-- Begin AVAILABLE DATA --

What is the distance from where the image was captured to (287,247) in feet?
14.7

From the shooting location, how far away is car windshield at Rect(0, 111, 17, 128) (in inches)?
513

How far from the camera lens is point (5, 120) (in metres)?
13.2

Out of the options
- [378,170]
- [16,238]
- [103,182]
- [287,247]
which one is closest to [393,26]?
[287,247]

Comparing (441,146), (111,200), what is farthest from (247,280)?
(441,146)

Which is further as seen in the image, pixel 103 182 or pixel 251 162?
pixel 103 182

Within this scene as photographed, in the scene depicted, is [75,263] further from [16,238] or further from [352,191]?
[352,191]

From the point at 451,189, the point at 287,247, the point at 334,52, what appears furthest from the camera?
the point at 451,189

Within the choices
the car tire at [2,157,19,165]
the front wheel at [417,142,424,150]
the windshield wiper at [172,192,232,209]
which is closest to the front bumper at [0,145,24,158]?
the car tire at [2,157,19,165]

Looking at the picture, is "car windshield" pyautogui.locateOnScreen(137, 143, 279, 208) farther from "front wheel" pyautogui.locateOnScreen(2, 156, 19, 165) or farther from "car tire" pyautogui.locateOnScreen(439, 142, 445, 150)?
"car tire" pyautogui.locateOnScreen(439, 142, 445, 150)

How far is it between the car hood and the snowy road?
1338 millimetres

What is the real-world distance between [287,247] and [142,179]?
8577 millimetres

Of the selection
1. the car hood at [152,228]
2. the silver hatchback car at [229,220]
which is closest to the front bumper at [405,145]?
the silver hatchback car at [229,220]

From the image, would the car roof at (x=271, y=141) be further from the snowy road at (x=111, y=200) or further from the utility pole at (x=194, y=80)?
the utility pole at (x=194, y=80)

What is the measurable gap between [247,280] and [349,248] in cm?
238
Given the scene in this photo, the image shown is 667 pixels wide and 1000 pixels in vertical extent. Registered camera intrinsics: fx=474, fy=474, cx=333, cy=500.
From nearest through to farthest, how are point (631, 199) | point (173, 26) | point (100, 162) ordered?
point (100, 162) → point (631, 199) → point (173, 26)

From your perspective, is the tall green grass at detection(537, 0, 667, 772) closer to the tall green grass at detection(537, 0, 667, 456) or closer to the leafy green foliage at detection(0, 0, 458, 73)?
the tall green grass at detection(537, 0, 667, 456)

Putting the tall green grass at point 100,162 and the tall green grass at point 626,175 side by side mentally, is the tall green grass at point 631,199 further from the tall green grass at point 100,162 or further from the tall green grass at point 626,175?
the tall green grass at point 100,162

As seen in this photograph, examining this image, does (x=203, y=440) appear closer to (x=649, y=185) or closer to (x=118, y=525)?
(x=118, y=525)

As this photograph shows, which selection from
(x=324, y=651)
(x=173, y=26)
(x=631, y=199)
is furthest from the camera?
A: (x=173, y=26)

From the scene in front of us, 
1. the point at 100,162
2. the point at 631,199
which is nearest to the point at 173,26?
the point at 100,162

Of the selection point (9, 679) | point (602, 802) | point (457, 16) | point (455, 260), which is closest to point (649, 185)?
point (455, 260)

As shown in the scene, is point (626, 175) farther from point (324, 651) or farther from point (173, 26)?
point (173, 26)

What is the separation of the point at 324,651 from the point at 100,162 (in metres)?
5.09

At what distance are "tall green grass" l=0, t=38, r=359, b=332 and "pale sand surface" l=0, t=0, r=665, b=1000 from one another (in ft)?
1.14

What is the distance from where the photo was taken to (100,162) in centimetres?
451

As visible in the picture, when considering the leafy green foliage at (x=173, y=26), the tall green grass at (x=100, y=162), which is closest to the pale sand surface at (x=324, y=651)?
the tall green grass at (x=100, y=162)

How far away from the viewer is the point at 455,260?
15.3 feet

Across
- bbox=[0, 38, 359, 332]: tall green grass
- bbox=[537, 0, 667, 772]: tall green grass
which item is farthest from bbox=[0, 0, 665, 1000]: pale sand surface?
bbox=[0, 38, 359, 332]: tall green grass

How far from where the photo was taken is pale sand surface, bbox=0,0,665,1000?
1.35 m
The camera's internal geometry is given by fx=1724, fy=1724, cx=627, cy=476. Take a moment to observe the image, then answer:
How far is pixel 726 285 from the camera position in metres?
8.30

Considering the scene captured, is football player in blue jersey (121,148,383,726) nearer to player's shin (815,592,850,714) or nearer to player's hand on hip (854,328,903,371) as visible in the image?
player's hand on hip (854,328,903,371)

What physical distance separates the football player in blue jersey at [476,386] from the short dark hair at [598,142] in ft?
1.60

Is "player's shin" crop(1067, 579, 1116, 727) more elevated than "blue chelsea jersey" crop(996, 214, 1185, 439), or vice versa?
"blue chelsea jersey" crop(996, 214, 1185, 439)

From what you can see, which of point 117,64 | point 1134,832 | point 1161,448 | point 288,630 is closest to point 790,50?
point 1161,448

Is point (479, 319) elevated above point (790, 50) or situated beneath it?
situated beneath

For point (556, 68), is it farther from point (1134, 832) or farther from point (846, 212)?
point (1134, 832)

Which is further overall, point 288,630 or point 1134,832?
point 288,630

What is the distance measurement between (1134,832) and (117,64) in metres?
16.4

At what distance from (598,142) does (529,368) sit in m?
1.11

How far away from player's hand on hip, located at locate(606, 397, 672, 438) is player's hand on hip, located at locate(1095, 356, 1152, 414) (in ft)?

-- End AVAILABLE DATA --

→ GIVEN PROBLEM
Repeat exactly the lines starting at the line with "What physical distance" and ending with the final line of the entries. Include nothing else.

→ SOLUTION TO THE EXERCISE
What physical distance separates the football player in blue jersey at [476,386] from the short dark hair at [598,142] in ft?
1.60

Is "player's shin" crop(1067, 579, 1116, 727) more elevated than "blue chelsea jersey" crop(996, 214, 1185, 439), or vice versa?
"blue chelsea jersey" crop(996, 214, 1185, 439)

From what you can see, which of point 117,64 | point 1134,832 | point 1161,448 | point 288,630 is closest to point 790,50?
point 1161,448

Is point (479, 319) elevated above point (790, 50) or situated beneath it?
situated beneath

For point (556, 68), is it farther from point (1134, 832) or farther from point (846, 212)?
point (1134, 832)

Which is further overall, point 288,630 or point 1134,832?
point 288,630

What is the distance measurement between (1134,832) and (117,64) in metres?
16.4

At what distance from (598,142) does (529,368) sit in m?
1.11

How far away from player's hand on hip, located at locate(606, 397, 672, 438) is player's hand on hip, located at locate(1095, 356, 1152, 414) (in ft)?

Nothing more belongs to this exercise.